■ **The task**:
Please retype the records below exactly as they appear, but leave out the pictures.

■ **Information**:

========

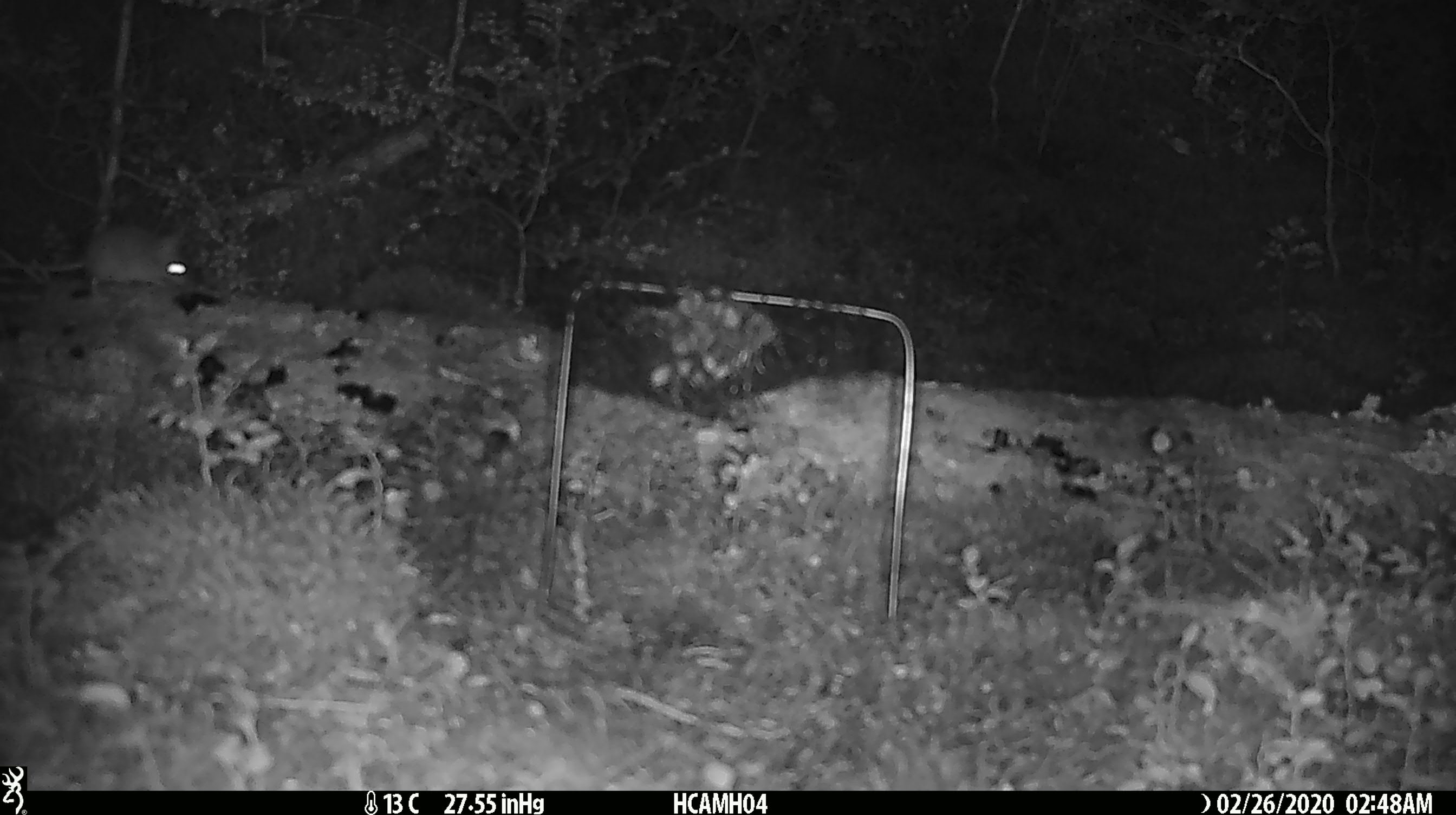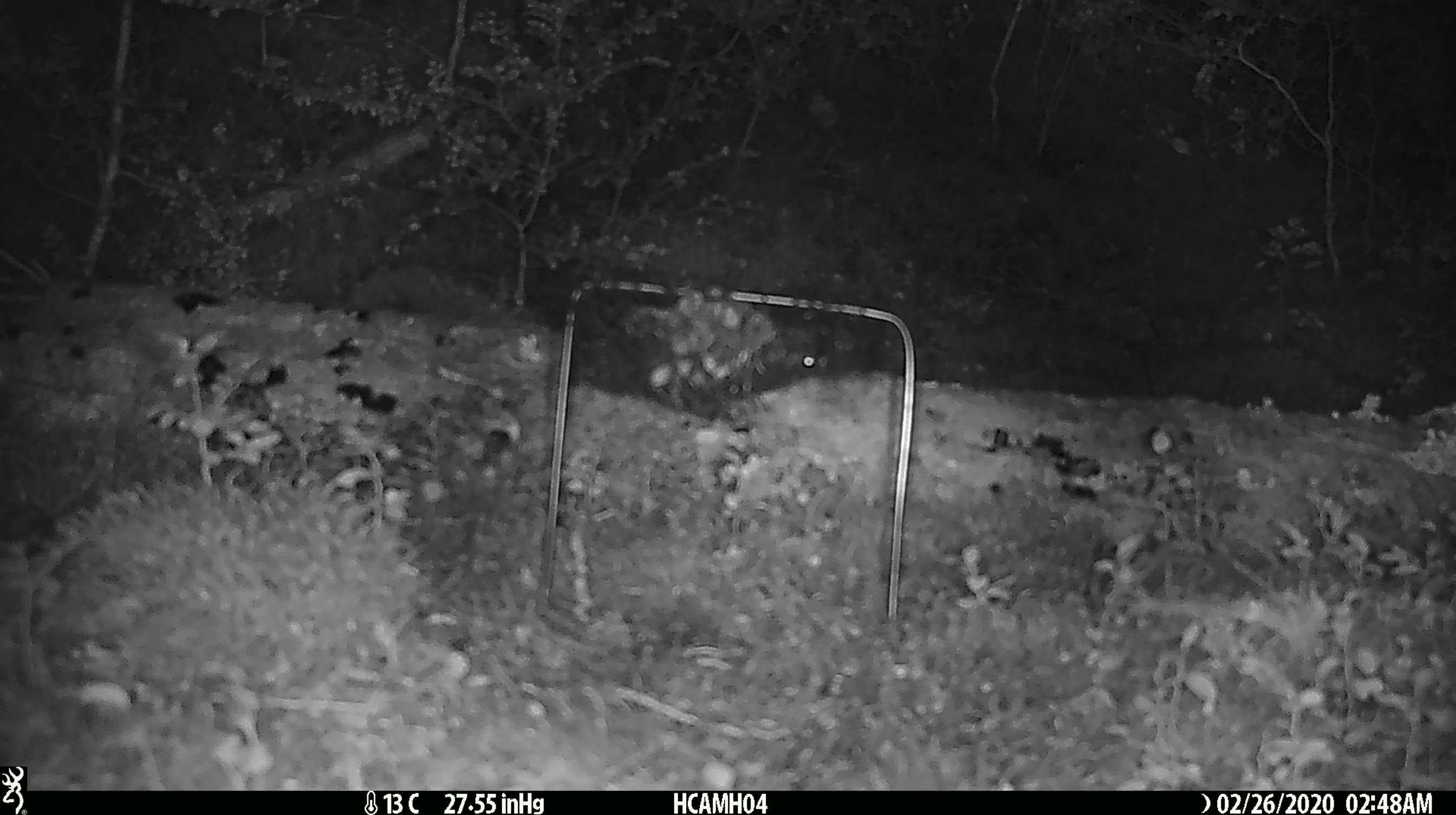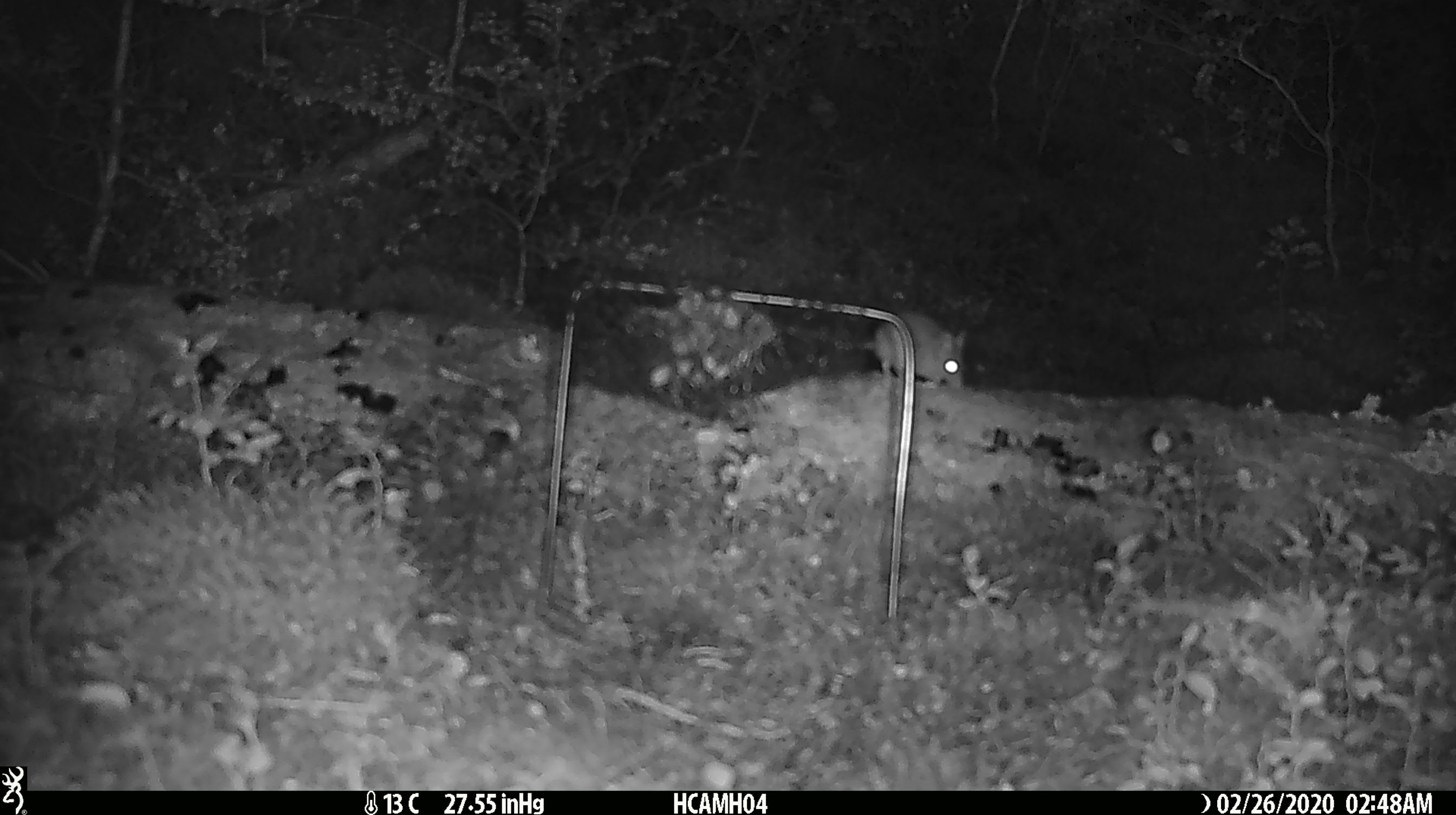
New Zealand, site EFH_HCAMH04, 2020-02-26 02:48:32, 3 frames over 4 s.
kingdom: Animalia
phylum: Chordata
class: Mammalia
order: Rodentia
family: Muridae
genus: Mus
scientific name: Mus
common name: mouse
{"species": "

========

■ **Solution to this exercise**:
New Zealand, site EFH_HCAMH04, 2020-02-26 02:48:32, 3 frames over 4 s.
kingdom: Animalia
phylum: Chordata
class: Mammalia
order: Rodentia
family: Muridae
genus: Mus
scientific name: Mus
common name: mouse
{"species": "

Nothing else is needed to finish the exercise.